Revise the part of the Perseid meteor shower text that opens with the words containing "Meteors begin as" and closes with "in the sky.", swapping "cosmic debris" for "space dust".

Reading text =>
··········

My son and I will never forget our first Perseid Meteor Shower. He was in fourth grade and we gazed in wonder and delight at countless ‘shooting stars” in every direction. Most astronomers agree that August’s annual Perseid Meteor Shower is the Northern Hemisphere’s celestial ‘show of shows” with a consistently high rate of bright meteors occurring at a time of year when folks can comfortably be outdoors in the early morning hours.
Meteors begin as tiny specks of cosmic debris, which enter our atmosphere at high speeds and then vaporize, causing the streaks of light we know as ‘shooting or falling stars” or meteors. A small particle can be seen for a few hundred miles as a bright streak of light in the sky.
The Perseid Meteor Showers occur annually in mid-August, and this year’s prime date is August 12. The days before and after should provide good shows as well. Astronomers say that it is common to see anywhere from 100 to 150 meteors per hour.

··········

Extracted material =>
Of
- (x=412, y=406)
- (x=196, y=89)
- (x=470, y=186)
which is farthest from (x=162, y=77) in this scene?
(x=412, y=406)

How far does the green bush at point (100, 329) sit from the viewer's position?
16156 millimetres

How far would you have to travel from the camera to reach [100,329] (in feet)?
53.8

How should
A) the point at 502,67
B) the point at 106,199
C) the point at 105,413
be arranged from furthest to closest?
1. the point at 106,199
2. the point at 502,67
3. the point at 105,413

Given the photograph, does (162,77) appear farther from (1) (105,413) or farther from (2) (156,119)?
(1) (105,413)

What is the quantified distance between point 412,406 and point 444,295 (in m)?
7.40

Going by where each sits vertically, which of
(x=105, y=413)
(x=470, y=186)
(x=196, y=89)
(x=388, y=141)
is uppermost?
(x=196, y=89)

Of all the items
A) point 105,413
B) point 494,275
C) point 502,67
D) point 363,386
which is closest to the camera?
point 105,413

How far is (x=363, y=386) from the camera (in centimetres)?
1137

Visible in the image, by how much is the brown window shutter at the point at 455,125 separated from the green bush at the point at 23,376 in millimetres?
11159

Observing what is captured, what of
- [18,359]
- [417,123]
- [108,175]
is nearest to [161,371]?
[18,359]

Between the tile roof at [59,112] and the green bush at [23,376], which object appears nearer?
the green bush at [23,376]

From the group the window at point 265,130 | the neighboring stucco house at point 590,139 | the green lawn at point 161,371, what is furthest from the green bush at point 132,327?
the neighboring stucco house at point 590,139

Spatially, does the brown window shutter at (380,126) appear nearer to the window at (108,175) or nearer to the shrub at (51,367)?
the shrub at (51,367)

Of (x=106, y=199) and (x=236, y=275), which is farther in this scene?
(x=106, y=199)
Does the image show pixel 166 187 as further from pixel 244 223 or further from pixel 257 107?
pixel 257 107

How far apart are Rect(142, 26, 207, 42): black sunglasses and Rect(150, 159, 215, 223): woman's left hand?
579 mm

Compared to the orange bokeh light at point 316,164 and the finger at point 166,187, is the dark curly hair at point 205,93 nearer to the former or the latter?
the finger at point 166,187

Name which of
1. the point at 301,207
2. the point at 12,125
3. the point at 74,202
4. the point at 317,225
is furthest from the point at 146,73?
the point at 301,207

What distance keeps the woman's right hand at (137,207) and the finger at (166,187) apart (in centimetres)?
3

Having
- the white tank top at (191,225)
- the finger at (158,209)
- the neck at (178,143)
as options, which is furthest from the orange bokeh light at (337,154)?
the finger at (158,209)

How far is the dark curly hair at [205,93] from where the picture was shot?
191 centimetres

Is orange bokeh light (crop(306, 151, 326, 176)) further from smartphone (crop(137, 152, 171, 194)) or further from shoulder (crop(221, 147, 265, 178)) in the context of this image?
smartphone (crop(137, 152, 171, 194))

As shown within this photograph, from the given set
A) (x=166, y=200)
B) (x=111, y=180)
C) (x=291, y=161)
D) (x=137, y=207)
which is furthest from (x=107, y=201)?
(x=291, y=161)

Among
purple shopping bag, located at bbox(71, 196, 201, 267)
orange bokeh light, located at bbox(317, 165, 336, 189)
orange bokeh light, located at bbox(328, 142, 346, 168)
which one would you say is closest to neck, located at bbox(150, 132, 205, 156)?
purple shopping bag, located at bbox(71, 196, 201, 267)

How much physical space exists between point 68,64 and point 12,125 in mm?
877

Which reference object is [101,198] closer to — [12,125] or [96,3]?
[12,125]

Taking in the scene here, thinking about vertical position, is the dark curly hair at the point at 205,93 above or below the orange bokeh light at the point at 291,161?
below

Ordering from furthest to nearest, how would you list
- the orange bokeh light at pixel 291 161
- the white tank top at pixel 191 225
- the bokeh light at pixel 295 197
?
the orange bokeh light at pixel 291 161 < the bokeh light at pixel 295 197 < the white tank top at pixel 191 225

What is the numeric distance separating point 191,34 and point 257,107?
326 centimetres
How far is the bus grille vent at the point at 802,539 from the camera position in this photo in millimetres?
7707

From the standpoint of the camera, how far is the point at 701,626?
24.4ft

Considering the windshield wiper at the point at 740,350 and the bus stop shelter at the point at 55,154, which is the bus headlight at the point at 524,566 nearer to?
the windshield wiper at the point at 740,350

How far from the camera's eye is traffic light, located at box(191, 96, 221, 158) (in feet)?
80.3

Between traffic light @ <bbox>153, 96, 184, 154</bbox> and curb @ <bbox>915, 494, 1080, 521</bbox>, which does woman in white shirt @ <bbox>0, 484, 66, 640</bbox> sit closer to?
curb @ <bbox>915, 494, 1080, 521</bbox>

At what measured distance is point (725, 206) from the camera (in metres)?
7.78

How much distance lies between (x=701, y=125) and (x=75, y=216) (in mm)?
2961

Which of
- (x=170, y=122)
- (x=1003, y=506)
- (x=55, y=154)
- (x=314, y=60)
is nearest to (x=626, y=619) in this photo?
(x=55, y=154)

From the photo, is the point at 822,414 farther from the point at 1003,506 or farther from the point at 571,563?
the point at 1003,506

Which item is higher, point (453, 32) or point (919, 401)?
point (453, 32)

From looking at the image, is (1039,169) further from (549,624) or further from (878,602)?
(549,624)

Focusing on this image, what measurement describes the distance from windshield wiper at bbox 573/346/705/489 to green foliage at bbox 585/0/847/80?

··········

Output of the task =>
Meteors begin as tiny specks of space dust, which enter our atmosphere at high speeds and then vaporize, causing the streaks of light we know as ‘shooting or falling stars” or meteors. A small particle can be seen for a few hundred miles as a bright streak of light in the sky.